Prompt »
Rewrite the mailing-list post below from "You are viewing" to "backed web-app approach.", replacing "authentication" with "access control".

Supplied passage »
------------------------------------------------
You are viewing a plain text version of this content. The canonical link for it is here.

Posted to users@jena.apache.org by Bill Roberts <bi...@swirrl.com> on 2011/09/09 08:55:47 UTC

practical max TDBs per Joseki/Fuseki instance?

I'm investigating some possibilities around an app that would deal with personal data for a large number of people, where it is important that users can't see data without authorisation.  My first thought was to put everything into one TDB and select data for individual users via SPARQL, hiding the SPARQL endpoint behind an 'outer'  API layer that would manage authentication etc. - a 'classic' database backed web-app approach.

One other possibility might be to have a separate TDB per person, which could then allow a SPARQL endpoint for each TDB to be exposed to the outside world (with authentication of some sort).  But there could be a requirement for a large number of TDBs.
------------------------------------------------
Provided data »
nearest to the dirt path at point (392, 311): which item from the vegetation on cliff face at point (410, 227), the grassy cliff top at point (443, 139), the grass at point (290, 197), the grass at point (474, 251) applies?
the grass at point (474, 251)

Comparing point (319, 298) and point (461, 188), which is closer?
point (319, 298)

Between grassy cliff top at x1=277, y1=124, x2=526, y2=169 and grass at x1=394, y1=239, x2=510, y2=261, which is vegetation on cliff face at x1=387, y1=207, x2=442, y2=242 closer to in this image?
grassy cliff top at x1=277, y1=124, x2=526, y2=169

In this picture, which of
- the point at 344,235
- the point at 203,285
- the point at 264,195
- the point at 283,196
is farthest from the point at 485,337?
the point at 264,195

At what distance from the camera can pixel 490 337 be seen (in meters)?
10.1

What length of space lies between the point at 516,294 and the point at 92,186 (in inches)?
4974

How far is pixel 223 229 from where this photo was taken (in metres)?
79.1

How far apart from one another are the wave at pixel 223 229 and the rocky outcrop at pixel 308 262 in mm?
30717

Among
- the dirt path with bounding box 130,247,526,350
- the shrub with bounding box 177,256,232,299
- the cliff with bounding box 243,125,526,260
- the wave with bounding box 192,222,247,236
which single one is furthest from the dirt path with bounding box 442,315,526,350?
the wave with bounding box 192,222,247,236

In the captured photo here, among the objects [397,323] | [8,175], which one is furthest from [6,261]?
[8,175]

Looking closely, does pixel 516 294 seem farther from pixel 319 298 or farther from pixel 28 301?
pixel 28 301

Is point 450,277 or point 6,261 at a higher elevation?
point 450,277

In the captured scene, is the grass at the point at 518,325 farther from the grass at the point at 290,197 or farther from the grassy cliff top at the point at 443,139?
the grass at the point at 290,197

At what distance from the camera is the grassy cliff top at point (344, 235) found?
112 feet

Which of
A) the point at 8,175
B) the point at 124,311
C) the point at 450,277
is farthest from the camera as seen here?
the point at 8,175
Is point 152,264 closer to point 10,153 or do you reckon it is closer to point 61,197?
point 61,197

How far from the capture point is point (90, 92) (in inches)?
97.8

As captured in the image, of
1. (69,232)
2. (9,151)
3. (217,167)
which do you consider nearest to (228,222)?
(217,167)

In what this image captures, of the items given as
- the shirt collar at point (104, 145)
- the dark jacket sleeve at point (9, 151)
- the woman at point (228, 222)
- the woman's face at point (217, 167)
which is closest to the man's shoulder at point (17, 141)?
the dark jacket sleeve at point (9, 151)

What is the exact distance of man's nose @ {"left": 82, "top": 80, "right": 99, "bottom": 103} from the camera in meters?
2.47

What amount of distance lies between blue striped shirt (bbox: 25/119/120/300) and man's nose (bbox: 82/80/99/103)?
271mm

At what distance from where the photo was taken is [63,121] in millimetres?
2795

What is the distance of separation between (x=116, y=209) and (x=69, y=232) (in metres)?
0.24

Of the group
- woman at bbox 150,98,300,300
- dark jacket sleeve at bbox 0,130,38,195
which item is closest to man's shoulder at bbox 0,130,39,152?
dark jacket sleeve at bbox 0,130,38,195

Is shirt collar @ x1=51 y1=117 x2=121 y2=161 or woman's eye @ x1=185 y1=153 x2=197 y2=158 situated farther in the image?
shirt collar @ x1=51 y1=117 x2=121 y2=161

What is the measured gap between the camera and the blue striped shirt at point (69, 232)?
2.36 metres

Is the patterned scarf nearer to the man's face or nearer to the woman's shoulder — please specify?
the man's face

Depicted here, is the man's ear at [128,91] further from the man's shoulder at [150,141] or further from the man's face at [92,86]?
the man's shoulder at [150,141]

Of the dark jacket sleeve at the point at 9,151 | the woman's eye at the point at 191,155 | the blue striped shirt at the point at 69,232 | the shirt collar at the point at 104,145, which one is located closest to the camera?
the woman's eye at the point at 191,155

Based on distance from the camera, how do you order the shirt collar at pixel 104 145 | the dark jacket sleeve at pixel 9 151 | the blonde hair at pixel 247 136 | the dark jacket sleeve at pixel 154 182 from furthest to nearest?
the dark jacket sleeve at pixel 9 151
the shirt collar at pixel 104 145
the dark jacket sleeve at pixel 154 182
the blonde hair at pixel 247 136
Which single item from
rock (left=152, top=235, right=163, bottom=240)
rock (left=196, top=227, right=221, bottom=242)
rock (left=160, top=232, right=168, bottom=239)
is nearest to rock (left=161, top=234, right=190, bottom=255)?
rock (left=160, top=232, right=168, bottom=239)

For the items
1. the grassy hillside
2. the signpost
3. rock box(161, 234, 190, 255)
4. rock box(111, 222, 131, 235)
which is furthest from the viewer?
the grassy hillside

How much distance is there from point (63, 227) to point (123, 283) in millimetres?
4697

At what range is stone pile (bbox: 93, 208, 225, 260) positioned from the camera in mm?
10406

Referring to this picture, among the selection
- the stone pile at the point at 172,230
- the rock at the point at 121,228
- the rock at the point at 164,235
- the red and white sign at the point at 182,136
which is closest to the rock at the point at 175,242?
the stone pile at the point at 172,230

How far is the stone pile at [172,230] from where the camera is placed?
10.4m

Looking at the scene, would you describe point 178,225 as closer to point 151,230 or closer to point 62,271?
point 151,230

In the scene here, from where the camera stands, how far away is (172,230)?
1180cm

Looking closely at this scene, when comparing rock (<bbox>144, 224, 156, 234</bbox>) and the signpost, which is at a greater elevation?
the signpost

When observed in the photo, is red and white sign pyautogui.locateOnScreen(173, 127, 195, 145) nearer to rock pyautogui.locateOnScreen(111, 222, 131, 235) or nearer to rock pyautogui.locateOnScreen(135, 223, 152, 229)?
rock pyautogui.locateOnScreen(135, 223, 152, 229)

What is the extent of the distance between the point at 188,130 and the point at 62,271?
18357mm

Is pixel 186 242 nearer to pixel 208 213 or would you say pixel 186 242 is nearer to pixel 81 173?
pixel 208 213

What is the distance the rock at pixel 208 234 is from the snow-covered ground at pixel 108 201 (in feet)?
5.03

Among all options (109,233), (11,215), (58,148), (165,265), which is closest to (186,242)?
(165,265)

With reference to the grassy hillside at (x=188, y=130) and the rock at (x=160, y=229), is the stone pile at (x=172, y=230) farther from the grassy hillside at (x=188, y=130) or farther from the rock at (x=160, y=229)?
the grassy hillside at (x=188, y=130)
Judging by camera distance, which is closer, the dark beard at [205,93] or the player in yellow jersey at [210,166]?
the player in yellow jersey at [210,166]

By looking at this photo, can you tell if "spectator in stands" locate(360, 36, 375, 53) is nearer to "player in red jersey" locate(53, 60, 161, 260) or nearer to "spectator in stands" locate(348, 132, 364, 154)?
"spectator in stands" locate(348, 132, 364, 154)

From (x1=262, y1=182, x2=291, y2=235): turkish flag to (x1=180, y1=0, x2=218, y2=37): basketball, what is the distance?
------------------------------------------------
Answer to the problem »
You are viewing a plain text version of this content. The canonical link for it is here.

Posted to users@jena.apache.org by Bill Roberts <bi...@swirrl.com> on 2011/09/09 08:55:47 UTC

practical max TDBs per Joseki/Fuseki instance?

I'm investigating some possibilities around an app that would deal with personal data for a large number of people, where it is important that users can't see data without authorisation.  My first thought was to put everything into one TDB and select data for individual users via SPARQL, hiding the SPARQL endpoint behind an 'outer'  API layer that would manage access control etc. - a 'classic' database backed web-app approach.